GET https://id.twitch.tv/oauth2/authorize?
  client_id=<your client id>&
  scope=openid+<your scope>+<another scope>&
  response_type=id_token+code

Unfortunately, the ID token must be included in the redirect URI as a URL fragment instead of the query string per the OIDC spec: http://openid.net/specs/openid-connect-core-1_0.html#OAuth.Responses.

Also, if you’re using https://id.twitch.tv/oauth2/authorize to initiate the OAuth flow, please remember the corresponding token exchange endpoint is https://id.twitch.tv/oauth2/token, not https://api.twitch.tv/api/oauth2/token

2 Likes

The docs

Doesn’t match with this then.

Also a bunch of the examples there are just wrong/needs a rewrite.

This change on id.twitch makes using the Twitch API to perform a website login “interesting” due to the helix rate limits. Which was why I switched to OIDC anyway, as that gives the Users ID without a Helix API look up.

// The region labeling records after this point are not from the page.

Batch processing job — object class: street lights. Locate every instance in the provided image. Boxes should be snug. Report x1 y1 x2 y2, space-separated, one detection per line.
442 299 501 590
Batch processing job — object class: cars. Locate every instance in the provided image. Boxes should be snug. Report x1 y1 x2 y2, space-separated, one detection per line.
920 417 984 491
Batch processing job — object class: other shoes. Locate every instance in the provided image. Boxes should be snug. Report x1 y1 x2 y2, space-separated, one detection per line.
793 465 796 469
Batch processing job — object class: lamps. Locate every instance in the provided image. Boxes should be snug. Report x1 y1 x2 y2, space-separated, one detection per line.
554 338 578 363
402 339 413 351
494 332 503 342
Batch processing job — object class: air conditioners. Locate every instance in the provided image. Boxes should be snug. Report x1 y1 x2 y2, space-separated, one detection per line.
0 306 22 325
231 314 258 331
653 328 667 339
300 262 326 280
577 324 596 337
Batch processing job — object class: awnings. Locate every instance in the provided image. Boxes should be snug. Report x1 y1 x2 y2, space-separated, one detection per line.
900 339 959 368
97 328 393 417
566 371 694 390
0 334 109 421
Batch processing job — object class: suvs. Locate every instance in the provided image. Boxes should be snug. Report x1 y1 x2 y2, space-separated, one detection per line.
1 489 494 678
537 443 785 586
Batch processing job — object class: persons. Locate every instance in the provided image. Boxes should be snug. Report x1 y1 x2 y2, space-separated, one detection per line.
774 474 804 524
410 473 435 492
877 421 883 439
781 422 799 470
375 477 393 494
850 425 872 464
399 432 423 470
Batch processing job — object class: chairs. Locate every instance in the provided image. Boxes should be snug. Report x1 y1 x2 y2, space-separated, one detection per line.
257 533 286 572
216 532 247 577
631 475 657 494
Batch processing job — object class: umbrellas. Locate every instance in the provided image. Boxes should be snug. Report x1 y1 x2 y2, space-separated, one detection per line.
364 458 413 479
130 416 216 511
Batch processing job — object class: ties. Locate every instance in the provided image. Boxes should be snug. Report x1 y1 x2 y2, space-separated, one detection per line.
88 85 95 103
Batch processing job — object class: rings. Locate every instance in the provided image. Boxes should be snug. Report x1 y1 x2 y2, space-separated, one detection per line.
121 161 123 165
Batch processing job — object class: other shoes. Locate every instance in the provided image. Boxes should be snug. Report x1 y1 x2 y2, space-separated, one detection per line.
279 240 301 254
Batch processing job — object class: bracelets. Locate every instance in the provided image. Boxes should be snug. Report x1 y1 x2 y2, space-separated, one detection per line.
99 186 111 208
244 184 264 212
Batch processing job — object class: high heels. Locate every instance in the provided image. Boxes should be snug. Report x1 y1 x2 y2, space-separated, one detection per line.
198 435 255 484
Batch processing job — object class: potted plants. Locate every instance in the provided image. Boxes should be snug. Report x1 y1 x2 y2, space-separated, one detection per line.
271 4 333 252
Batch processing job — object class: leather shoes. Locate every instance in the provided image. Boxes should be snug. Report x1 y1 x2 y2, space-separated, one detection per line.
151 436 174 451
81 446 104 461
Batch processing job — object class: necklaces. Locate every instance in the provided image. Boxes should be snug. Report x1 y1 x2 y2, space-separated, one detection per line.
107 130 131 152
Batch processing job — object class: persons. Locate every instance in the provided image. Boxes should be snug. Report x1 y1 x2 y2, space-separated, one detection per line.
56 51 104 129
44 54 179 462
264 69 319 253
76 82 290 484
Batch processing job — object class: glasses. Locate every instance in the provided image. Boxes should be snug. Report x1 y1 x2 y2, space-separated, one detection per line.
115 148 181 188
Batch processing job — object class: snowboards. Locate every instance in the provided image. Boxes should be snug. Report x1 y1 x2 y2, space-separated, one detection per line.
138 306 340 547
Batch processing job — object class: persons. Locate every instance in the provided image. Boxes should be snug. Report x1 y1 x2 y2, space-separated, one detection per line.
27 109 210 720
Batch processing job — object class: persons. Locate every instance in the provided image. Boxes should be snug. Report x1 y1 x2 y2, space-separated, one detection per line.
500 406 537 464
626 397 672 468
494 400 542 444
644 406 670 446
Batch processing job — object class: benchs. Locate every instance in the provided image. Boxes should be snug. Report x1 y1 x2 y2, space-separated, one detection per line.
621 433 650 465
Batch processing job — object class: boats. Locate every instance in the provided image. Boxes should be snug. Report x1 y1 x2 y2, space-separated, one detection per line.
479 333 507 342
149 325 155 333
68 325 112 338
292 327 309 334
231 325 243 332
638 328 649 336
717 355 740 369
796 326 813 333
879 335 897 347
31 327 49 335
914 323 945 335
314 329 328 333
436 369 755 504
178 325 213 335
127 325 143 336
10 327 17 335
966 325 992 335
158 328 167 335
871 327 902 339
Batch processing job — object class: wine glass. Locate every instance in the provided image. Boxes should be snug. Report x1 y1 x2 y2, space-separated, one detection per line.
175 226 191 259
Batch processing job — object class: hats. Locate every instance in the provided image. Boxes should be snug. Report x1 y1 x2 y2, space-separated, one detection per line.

And having to fetch a URI fragment for login isn’t fun

A call to:

GET https://id.twitch.tv/oauth2/authorize?
 client_id=<your client id>&
 scope=openid
 response_type=code

Results in

{“status”:400,“message”:“invalid response type: ‘id_token’ required for ‘openid’ scope”}

Which disagrees with the docs. And appears to be valid in the OIDC spec?

http://openid.net/specs/openid-connect-core-1_0.html#OAuth.Responses

1.A

  GET /authorize?
    response_type=code
    &client_id=s6BhdRkqt3
    &redirect_uri=https%3A%2F%2Fclient.example.org%2Fcb
    &scope=openid%20profile%20email
    &nonce=n-0S6_WzA2Mj
    &state=af0ifjsldkj HTTP/1.1
  Host: server.example.com

  HTTP/1.1 302 Found
  Location: https://client.example.org/cb?
    code=Qcb0Orv1zh30vL1MPRsbm-diHiMwcLyZvn1arpZv-Jxf_11jnpEX3Tgfvk
    &state=af0ifjsldkj

That allows OpenID via response_type code doesn’t it? Then code exchange the code and get the ID Token. Just like https://api.twitch.tv/kraken/oauth2/ yes?

Appreciate the response and what you are saying is essentially what I was experiencing so you’re spot on. Thanks for the explanations regarding the endpoints too.

However, it is worth noting that while you say the ID token can only be retrieved alongside the code as a URL fragment, the API documentations say otherwise which is where the whole confusion has stemmed from.

Barry seems to explain some of the issues with the lack of matching documentation for now.

Thanks

Same issue here, we should be able to use ‘code’ response_type standalone, like any other implementation…

Unfortunately, we’re aware of some inconsistencies in the documentation and we are in the process of revising its inaccuracies.

And I believe you’re correct that the code response type should be supported per the OIDC spec. Stay tuned for updates to our documentation and to our APIs to support these fixes!

This topic was automatically closed 30 days after the last reply. New replies are no longer allowed.